Different algorithms exist to solve this problem, a very common program under Unix is soundex but it's only useful if you stick to one language. If you have English, German, French, ... words the soundex algorithm wouldn't work effectively so a more general approach was required. After some search with Google I heard about Levenshtein.
Background
The code is based on the original work by Michael Gillel, visit his Homepage and read his excellent article about the Levenshtein algorithm.

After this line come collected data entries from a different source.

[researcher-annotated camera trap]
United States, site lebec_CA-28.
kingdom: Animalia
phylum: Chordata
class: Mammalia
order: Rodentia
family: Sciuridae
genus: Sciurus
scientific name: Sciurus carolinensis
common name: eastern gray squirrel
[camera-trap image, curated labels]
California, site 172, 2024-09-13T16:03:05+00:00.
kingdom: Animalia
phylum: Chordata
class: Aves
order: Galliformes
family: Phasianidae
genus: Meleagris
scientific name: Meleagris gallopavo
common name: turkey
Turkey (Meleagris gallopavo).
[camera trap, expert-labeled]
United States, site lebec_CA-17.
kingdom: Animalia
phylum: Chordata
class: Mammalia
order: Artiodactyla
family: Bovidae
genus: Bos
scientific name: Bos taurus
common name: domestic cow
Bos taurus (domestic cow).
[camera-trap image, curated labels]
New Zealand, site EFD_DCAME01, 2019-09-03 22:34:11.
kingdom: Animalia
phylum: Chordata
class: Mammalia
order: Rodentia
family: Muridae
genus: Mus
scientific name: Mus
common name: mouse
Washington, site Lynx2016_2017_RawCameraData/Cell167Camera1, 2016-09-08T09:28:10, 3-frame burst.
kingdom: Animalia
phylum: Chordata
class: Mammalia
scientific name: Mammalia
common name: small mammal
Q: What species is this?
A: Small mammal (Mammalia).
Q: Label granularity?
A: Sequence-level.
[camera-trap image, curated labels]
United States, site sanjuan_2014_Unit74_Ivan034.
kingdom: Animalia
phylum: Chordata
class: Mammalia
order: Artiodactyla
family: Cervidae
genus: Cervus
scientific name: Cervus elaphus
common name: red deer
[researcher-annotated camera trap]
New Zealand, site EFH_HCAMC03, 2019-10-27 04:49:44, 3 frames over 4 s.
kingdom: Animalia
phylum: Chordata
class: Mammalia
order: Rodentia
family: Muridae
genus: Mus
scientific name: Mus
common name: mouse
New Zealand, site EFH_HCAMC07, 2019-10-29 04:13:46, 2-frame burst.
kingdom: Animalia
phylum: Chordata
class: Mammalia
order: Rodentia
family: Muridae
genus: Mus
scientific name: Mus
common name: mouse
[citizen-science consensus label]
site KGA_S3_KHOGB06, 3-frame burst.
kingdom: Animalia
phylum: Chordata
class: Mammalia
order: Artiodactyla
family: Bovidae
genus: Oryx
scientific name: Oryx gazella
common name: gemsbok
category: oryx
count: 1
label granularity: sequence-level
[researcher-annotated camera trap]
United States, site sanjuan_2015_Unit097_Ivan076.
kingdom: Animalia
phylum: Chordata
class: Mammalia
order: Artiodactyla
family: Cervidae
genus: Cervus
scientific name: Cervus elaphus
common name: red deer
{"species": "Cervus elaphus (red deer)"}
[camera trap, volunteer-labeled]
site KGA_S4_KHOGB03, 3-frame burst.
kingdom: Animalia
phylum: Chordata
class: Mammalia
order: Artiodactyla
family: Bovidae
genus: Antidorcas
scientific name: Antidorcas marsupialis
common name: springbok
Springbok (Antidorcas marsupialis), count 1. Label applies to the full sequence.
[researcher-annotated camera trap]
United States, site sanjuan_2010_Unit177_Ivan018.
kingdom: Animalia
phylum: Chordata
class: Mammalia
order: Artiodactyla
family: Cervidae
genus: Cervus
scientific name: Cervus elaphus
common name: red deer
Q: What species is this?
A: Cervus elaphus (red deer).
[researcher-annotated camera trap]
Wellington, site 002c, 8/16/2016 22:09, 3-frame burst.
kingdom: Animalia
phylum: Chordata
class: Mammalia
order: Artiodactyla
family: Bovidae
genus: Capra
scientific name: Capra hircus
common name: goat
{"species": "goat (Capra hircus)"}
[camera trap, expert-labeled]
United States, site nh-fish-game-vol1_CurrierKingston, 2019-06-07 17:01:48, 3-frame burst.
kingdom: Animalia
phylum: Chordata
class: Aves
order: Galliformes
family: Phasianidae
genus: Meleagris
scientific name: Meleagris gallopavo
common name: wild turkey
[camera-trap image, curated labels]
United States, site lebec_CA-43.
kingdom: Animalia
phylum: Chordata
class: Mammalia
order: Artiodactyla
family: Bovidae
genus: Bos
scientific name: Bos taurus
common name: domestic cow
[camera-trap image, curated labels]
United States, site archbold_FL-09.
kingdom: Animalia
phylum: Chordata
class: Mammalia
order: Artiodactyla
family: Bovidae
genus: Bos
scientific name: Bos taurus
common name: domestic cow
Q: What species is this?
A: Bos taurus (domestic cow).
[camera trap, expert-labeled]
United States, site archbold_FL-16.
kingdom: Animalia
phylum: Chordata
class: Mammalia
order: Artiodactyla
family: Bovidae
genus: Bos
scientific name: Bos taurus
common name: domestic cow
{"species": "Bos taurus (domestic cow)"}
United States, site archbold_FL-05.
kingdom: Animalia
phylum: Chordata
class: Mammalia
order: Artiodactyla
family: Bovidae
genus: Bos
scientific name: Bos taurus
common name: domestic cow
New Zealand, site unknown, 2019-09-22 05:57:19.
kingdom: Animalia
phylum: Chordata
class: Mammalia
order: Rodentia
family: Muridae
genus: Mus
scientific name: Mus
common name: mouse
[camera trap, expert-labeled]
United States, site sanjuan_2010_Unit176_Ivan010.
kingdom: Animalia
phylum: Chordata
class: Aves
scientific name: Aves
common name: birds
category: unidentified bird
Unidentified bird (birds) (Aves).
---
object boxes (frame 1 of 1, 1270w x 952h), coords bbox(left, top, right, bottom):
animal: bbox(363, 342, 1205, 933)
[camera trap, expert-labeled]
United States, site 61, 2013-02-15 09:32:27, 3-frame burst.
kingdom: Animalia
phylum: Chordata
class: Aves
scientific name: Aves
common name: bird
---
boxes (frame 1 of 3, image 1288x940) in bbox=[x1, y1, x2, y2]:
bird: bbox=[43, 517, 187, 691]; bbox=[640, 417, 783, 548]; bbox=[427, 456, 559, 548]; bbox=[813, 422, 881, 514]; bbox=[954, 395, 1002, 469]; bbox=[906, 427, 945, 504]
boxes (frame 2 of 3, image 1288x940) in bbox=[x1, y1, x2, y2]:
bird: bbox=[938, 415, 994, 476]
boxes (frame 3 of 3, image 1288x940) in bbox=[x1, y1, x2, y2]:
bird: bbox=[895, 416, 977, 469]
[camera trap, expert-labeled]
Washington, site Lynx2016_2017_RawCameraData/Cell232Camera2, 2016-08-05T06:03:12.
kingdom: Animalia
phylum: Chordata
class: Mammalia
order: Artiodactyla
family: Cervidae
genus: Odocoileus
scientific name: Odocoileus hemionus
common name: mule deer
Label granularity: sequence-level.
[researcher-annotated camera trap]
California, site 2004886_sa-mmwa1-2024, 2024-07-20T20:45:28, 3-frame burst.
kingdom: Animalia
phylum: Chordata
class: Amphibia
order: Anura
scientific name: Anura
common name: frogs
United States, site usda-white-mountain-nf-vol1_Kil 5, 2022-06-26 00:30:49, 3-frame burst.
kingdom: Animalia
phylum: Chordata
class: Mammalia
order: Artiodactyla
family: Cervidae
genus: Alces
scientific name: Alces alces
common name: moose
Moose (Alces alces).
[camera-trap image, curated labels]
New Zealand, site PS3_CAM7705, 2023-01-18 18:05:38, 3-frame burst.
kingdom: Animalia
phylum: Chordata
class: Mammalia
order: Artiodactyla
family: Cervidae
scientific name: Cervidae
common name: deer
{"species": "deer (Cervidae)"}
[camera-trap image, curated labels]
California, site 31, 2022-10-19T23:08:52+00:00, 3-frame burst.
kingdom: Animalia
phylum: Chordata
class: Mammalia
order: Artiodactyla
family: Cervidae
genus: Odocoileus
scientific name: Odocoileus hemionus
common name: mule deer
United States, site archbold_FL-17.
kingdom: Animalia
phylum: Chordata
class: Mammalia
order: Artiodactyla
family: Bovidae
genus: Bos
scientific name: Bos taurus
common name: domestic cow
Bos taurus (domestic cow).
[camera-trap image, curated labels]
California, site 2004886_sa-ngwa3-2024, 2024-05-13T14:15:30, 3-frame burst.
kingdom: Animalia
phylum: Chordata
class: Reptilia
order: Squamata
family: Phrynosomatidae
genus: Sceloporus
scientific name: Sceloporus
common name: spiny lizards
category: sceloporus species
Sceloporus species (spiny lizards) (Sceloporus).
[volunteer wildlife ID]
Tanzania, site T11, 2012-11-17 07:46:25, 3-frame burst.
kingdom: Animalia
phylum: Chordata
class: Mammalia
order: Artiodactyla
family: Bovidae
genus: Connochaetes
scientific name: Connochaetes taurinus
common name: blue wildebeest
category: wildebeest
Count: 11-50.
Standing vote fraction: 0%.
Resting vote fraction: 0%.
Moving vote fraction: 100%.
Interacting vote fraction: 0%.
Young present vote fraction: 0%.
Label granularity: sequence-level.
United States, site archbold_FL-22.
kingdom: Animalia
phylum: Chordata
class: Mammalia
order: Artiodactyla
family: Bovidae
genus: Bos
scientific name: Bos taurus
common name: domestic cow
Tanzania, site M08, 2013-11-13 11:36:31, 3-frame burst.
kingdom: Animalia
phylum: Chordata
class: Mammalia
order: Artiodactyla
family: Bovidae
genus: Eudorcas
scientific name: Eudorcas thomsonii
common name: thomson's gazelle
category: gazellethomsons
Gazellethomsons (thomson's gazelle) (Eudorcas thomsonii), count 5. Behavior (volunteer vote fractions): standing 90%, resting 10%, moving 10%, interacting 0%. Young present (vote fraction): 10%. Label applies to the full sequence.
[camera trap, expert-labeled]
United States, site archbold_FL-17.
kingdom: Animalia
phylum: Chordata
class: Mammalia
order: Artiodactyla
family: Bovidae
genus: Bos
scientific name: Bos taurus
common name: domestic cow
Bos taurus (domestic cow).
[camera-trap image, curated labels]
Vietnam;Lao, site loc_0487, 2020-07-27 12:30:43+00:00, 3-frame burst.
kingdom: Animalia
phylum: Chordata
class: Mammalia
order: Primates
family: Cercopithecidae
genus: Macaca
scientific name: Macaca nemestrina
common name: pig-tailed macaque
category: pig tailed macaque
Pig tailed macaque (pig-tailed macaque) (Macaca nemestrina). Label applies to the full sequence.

Come back and join me when I show you how to use your new knowledge in your own applications.
Using the code
The class Levenshtein
(levenshtein.cpp, levenshtein.h) contains the code which calculates the edit distance between 2 words. The edit distance describes how many edit operations (insert, remove, change) are necessary to transform one string into another. The code uses no sophisticated tricks, any C++ compiler should be able to deal with it.
The method Get
returns the edit distance. The plain value may or may not be interesting for you, in my example I use the formula Edit Distance * 100 / string length
to tolerate more errors in longer strings.
Two different Get
methods are available, the first works with strings with a maximum length of MAXLINE
(default: 128). I use static arrays for the calculation which slightly improves the speed of the algorithm. You can change the constant to save memory. Please note that a two-dimensional array will be created which requires MAXLINE * MAXLINE * sizeof(int)
bytes.
If you are not sure how long your strings are you can use the method Get2
, it allocates the memory dynamically and can deal with (almost) any string length. If a string is too long for the algorithm above, the 2nd one is used automatically.
Usage is very simple:
Levenshtein lev;
int nError = lev.Get(string1, string2);
int nNormalizedError = 100 * nError / strlen(string1);
The code in the example uses a small list from the file liste.txt. You can play around with the tolerance setting to see which strings are recognized as similar. The demo project uses the MFC and has been compiled with Visual Studio .NET 2003. It should be easily possible to create a VC6 project, just add all .h, .cpp and .rc files to the project.
Final conclusion
The algorithm works very well for small sets of data (several 1000s). I have tried to use it for spell checking but comparing a string against a dictionary of usual size is not efficient. Anyway, it's incredible to switch from perfect to tolerant matching and your users will be glad that your program gives you a chance to make errors.